今回は前回に引き続いて、「文型一致文検索」を行うために必要な「文型翻訳メモリ(タグ付けした翻訳メモリをこう呼ぶことにします)」の作成方法を少し詳しく見てまいりましょう。

●簡単なタグの付け方

 
タグ付けというとなんだか面倒な感じがしますが、「翻訳メモリペイン」の「タグ指定」ボタンを使えば大変簡単です。
 
<1>対訳エディタで翻訳を完成させる
 
<2>ショートカットキー「Ctrl+G」を押す(「コントロール」キーと「G」を同時に押す)

 
<3>対訳文が「翻訳メモリペイン」にセットされる
 
<4>(1)「翻訳メモリペイン」で原文の変更可能な部分を選択して、(2)「タグ指定」ボタンをクリックする

 
<5>同様に訳文の対応する部分を選択して「タグ指定」ボタンをクリックする
 
<6>複数ある場合は<4><5>を繰り返す
 
タグは1文中に最高10個まで付けることができますが、連続して(隣接して)記述することはできません。また、あまりたくさん付けてもうまく行かないことがあります。2〜3個程度にしておくのが適切でしょう。
 
「翻訳メモリペイン」の「タグ指定」ボタンでタグ付けすると、以下のように自動的に数字が付きます。

══════════

*演習課題*: 原文では、対訳エディタで翻訳を完成させた後に押すショートカットキーとして何が挙げられていますか。

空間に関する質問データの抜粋
══════════

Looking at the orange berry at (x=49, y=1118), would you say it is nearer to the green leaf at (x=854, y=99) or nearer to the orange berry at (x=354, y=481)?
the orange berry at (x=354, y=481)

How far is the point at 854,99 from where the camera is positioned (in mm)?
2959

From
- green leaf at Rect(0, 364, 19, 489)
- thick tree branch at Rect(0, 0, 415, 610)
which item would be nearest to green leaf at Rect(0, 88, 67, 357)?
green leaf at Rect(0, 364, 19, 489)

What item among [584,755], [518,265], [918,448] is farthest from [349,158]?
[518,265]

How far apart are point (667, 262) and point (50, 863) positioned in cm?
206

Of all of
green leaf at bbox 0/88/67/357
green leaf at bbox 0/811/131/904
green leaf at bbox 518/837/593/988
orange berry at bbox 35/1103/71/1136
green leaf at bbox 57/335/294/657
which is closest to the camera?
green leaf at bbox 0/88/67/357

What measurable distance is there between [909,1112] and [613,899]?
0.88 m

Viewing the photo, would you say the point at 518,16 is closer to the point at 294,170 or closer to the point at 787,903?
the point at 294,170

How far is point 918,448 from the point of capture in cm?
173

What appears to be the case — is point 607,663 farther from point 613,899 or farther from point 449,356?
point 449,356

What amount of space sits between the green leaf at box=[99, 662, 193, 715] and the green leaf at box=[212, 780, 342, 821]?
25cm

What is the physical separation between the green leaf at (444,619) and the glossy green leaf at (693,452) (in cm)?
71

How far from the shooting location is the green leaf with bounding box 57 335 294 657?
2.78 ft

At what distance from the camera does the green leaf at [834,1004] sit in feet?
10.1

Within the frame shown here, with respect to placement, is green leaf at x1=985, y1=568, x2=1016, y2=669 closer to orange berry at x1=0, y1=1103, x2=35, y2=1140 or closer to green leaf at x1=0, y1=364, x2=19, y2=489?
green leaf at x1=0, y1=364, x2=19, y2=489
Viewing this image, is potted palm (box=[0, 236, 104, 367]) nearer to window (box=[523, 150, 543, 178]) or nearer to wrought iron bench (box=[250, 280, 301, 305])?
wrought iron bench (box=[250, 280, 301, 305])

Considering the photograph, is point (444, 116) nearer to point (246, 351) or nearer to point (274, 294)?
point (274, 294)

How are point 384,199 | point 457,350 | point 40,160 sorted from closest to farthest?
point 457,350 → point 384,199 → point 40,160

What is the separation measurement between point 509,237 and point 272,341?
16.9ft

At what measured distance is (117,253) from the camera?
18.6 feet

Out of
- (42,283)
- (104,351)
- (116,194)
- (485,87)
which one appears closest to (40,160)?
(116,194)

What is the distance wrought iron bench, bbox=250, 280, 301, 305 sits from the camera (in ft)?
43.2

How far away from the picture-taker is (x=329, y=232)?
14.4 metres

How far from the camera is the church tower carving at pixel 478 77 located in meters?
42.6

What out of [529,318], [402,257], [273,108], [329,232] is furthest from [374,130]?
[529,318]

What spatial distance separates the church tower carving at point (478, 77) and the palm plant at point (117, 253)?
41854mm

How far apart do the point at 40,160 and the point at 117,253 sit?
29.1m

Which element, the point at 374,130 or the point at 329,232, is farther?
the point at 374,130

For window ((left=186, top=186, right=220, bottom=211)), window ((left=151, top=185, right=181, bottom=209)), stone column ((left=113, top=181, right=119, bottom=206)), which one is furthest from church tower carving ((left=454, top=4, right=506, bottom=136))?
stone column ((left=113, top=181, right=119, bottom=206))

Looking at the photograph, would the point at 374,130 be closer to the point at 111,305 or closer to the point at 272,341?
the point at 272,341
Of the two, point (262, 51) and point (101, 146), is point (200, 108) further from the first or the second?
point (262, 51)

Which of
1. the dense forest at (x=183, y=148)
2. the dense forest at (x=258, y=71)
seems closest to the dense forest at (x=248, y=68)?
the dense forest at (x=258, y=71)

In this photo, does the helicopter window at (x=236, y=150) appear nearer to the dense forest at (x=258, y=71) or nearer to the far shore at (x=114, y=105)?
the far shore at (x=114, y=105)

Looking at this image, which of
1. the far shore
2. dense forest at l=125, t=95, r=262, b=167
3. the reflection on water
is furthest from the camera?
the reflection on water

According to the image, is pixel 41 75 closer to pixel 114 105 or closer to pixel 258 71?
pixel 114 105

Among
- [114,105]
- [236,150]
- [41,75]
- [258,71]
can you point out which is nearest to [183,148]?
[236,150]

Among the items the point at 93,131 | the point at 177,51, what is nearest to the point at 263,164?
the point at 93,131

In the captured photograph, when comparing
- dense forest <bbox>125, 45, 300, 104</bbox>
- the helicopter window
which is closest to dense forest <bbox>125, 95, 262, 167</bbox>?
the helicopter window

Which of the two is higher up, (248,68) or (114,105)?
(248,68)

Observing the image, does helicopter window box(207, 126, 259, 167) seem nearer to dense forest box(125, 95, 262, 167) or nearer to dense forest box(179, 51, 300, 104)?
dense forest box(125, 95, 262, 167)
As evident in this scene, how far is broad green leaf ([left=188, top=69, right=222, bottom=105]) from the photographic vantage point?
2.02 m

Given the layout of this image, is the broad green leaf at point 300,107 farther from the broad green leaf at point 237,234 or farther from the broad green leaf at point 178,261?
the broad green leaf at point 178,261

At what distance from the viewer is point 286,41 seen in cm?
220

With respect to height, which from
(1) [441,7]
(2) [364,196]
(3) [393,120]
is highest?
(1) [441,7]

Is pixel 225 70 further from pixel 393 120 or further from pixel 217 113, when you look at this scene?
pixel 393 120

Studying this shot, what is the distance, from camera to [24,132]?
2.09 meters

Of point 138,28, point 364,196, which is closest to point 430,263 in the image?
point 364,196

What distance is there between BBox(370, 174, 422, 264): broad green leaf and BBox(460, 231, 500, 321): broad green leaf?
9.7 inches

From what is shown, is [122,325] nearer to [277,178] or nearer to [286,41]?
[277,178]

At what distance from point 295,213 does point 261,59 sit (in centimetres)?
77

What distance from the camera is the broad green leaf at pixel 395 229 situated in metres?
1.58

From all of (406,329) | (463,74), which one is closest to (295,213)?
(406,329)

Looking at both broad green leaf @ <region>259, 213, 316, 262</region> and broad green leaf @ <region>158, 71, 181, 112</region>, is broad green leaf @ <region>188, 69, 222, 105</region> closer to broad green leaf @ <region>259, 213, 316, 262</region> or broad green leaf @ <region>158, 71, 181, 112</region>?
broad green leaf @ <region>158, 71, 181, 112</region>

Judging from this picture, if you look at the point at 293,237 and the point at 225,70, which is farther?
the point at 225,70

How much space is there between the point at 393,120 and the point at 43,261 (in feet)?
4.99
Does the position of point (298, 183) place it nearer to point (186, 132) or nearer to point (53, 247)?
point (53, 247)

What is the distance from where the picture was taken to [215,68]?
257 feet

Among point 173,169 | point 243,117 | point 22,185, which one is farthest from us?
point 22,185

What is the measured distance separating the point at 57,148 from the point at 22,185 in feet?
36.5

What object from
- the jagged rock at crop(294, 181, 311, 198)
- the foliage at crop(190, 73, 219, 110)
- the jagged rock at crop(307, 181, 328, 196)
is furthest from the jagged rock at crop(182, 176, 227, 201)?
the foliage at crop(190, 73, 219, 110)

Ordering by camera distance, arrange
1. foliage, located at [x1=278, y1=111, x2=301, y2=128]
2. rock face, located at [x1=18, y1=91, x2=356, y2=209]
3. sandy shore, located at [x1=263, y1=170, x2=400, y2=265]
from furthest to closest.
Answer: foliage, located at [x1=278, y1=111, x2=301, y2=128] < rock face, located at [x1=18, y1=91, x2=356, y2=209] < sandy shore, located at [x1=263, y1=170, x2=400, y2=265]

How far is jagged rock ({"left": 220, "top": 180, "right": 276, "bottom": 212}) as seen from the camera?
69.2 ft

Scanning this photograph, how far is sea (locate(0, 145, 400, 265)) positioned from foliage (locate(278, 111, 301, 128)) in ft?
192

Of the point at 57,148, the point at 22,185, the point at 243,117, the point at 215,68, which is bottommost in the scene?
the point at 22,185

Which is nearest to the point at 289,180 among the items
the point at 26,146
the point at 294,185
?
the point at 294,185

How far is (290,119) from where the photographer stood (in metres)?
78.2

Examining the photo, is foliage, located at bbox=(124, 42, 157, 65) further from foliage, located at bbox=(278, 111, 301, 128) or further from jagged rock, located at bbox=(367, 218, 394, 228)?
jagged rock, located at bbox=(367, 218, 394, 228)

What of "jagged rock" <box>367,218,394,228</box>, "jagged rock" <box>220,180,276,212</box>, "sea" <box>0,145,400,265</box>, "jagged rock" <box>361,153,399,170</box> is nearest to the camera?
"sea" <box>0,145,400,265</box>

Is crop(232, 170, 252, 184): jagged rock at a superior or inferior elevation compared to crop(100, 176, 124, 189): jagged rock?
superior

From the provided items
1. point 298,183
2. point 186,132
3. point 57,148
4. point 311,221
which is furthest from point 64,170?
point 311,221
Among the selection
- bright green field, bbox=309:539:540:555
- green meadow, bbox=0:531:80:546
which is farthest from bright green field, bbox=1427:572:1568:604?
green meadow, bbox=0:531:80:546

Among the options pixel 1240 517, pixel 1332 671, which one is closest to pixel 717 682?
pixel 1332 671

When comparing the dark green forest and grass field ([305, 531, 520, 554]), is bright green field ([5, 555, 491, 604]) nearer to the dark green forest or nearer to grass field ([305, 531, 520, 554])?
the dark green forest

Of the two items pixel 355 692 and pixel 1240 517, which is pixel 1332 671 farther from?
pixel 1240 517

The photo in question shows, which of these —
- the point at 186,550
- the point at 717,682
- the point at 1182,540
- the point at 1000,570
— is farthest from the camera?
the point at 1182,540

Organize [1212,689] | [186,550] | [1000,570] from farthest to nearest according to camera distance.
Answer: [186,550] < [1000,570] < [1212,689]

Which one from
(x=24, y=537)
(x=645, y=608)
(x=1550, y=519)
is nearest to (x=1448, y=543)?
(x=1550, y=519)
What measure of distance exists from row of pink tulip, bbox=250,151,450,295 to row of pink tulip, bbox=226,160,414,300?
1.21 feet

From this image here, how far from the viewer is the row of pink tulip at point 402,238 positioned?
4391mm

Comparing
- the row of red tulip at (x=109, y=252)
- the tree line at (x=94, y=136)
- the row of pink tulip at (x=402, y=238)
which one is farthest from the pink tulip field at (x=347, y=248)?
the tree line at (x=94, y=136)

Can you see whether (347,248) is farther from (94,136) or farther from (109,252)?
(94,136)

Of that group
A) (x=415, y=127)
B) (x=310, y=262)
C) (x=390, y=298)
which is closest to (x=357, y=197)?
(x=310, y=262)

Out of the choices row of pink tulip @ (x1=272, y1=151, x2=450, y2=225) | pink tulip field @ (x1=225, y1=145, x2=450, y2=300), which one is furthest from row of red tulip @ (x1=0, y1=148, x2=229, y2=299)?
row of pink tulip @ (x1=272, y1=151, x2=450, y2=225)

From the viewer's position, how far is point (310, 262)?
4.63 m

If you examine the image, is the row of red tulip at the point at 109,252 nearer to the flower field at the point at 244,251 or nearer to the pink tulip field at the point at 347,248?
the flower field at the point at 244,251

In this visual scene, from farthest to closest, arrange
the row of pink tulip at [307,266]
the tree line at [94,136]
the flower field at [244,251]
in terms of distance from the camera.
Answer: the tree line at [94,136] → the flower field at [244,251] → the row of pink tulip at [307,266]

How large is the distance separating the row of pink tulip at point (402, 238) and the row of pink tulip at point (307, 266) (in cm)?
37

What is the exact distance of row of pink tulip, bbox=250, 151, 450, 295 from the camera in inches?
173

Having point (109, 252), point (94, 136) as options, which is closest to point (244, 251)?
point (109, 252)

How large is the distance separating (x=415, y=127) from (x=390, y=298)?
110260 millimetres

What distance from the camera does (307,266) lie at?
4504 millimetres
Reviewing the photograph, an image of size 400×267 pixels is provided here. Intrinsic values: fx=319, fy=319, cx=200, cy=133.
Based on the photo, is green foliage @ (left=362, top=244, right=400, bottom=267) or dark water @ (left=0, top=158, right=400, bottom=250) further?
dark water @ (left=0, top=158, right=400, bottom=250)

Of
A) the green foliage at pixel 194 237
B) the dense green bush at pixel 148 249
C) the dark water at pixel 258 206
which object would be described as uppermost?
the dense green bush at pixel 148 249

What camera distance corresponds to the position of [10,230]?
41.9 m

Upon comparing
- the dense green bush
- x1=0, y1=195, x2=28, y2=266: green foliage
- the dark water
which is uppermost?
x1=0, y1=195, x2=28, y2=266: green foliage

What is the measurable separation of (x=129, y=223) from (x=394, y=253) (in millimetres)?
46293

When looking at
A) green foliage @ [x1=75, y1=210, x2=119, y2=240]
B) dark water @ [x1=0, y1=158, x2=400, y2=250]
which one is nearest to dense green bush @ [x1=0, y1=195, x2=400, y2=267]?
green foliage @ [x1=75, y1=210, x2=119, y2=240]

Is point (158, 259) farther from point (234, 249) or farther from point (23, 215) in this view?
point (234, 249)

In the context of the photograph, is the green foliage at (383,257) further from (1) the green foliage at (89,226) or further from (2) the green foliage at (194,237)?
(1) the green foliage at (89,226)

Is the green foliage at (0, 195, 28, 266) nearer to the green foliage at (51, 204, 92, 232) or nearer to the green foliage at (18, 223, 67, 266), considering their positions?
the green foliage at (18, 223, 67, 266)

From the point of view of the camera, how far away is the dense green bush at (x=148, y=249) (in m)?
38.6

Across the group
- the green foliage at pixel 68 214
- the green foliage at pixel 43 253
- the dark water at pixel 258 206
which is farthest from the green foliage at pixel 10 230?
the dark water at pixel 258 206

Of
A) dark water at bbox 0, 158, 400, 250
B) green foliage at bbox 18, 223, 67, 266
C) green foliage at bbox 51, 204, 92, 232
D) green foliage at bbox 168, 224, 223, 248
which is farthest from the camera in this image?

══════════

*出力結果*: 「Ctrl+G」(「コントロール」キーと「G」を同時に押す)です。